__Exercise__
Locate every line in the material below that contains the string "point", and reproduce each of those lines in full.

__Stored data__
## begin
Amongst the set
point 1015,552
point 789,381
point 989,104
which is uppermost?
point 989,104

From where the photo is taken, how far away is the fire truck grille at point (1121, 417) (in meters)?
## end
__Result__
point 1015,552
point 789,381
point 989,104
point 989,104
From where the photo is taken, how far away is the fire truck grille at point (1121, 417) (in meters)?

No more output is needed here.